» **Given exercise**
Set down, word for word, the lines of the records below, starting with the line that contains "Using the woman's" and continuing through the final line of the records.

━━ Information provided

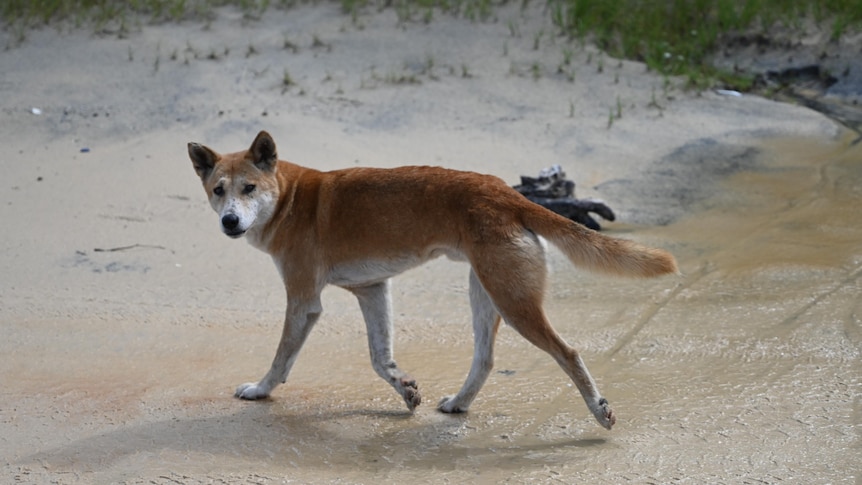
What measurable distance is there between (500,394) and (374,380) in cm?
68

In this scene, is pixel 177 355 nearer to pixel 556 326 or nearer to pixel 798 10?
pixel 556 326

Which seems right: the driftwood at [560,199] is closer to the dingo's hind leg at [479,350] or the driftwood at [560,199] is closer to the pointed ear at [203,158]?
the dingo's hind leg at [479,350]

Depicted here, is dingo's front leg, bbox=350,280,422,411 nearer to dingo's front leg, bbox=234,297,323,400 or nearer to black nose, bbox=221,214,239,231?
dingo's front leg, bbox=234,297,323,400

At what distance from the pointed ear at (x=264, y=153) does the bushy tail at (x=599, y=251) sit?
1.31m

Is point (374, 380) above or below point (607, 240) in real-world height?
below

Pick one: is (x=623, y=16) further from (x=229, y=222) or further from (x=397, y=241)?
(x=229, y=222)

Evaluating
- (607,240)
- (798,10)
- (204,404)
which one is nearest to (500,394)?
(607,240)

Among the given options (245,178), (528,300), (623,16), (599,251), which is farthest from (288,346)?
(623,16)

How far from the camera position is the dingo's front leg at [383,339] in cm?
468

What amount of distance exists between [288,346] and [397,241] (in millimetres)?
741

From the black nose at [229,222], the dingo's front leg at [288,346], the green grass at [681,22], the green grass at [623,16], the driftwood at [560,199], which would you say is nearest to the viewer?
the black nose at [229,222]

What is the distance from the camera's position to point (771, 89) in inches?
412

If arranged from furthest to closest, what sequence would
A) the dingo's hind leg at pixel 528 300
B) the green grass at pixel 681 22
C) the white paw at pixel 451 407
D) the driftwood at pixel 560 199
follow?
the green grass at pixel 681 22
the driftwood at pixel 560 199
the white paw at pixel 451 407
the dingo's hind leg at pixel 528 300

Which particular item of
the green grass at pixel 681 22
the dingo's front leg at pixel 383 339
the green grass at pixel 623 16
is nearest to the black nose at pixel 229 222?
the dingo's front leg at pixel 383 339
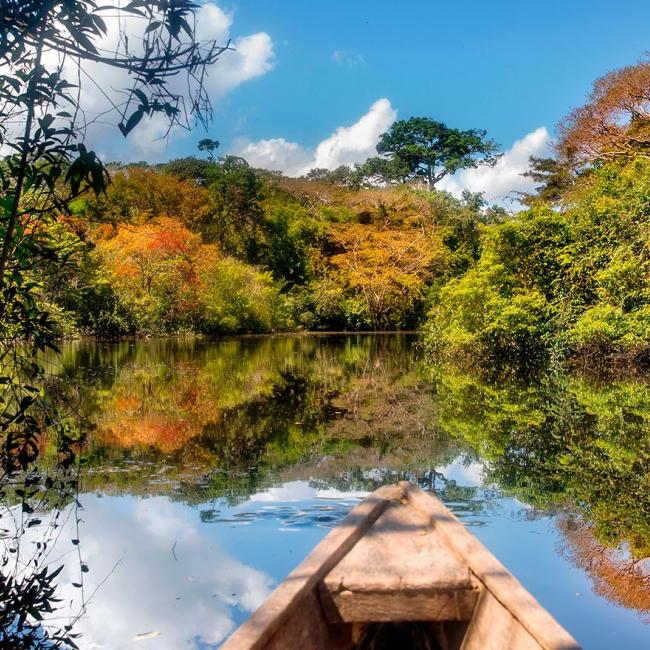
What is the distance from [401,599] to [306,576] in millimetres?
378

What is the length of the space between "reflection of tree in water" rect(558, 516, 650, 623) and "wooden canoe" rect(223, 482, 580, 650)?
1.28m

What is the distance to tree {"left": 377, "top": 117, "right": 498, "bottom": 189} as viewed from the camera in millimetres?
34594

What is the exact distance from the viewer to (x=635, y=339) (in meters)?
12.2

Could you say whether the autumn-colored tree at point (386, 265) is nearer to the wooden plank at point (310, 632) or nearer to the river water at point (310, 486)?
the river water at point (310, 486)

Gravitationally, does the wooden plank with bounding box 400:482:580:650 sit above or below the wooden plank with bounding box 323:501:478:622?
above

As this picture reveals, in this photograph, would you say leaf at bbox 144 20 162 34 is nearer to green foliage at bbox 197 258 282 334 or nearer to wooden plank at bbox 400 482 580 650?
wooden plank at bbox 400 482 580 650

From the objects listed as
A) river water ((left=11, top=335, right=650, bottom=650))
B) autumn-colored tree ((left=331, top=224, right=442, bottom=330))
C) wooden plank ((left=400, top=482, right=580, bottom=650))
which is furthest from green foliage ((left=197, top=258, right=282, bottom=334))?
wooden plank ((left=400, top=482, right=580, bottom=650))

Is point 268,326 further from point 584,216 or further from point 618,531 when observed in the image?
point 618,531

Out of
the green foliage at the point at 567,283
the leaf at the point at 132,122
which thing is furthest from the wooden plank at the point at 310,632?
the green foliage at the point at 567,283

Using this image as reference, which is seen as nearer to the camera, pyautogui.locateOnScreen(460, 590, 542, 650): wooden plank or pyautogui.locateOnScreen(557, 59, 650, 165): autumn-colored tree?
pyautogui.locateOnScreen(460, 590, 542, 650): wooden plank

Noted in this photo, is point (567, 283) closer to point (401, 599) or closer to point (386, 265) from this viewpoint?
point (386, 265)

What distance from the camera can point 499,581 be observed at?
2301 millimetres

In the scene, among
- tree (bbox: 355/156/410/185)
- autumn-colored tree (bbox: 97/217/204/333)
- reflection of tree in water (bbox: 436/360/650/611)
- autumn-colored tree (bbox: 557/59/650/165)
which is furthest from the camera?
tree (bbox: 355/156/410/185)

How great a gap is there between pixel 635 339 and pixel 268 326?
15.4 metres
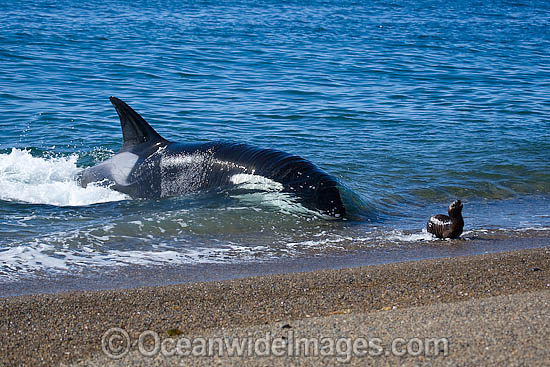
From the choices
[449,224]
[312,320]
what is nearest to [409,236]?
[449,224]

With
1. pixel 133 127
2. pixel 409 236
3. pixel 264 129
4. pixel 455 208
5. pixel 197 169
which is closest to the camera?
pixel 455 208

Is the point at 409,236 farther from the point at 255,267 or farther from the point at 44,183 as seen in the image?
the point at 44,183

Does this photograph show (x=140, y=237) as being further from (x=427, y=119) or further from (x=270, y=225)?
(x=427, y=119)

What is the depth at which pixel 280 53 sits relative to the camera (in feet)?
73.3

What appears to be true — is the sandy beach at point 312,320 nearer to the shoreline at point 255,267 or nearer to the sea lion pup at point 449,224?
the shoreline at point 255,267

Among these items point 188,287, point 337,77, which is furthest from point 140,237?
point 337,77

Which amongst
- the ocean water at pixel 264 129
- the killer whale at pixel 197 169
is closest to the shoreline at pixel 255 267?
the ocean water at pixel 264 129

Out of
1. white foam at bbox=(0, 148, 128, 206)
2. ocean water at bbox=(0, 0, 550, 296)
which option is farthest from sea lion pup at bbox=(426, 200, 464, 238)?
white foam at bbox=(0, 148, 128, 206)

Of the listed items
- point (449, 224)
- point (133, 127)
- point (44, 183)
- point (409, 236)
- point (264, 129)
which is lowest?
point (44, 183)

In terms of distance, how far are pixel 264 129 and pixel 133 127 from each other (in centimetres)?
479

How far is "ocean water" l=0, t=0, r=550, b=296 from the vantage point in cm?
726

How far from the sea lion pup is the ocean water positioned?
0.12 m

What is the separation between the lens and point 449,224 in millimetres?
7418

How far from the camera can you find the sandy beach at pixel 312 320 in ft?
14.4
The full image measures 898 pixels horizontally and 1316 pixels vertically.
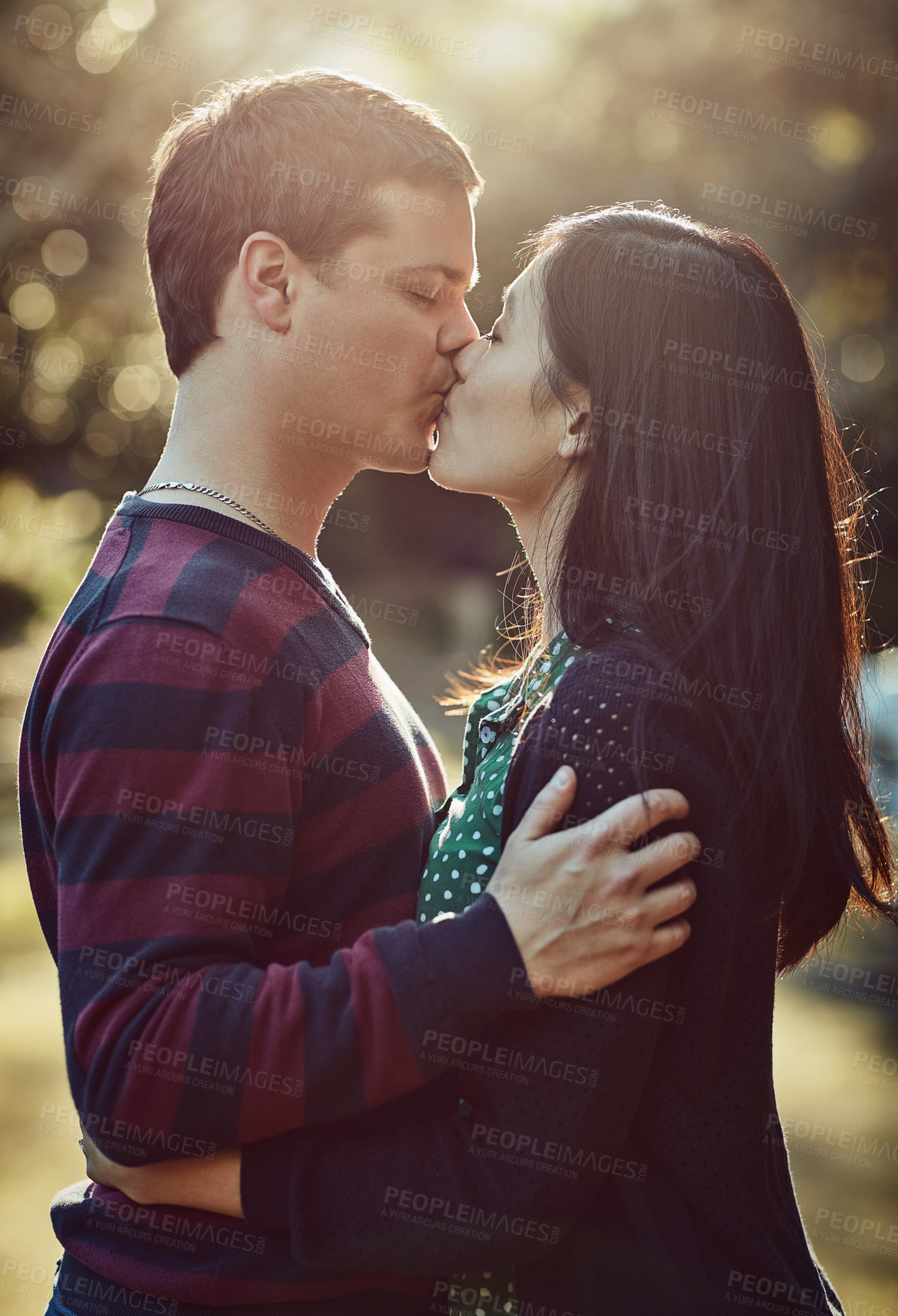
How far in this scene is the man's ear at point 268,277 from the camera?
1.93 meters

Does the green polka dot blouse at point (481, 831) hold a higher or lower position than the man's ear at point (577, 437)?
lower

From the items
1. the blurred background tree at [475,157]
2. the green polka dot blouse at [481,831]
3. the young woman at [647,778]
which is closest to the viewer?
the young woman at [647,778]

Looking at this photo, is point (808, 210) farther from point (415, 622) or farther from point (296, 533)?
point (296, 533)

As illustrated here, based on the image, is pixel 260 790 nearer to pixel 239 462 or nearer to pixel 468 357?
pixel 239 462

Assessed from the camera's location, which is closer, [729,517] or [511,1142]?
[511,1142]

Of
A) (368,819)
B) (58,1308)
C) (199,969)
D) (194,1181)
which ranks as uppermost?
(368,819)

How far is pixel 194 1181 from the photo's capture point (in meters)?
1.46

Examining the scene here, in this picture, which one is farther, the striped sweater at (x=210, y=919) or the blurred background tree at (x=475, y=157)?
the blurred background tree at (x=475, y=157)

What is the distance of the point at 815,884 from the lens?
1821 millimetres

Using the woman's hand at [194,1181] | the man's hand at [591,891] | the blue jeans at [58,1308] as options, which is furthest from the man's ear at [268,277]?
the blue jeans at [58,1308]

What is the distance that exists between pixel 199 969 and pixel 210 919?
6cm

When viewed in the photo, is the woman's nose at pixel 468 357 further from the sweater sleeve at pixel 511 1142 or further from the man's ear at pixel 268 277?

━━━━

» **Answer**
Using the woman's hand at [194,1181] | the man's hand at [591,891] | the blue jeans at [58,1308] as options, which is furthest from the man's ear at [268,277]?
the blue jeans at [58,1308]

What is the distance that exists between pixel 199 969 and pixel 210 919?
6cm

When viewed in the photo, is the woman's nose at pixel 468 357 further from the sweater sleeve at pixel 511 1142 or further from the man's ear at pixel 268 277?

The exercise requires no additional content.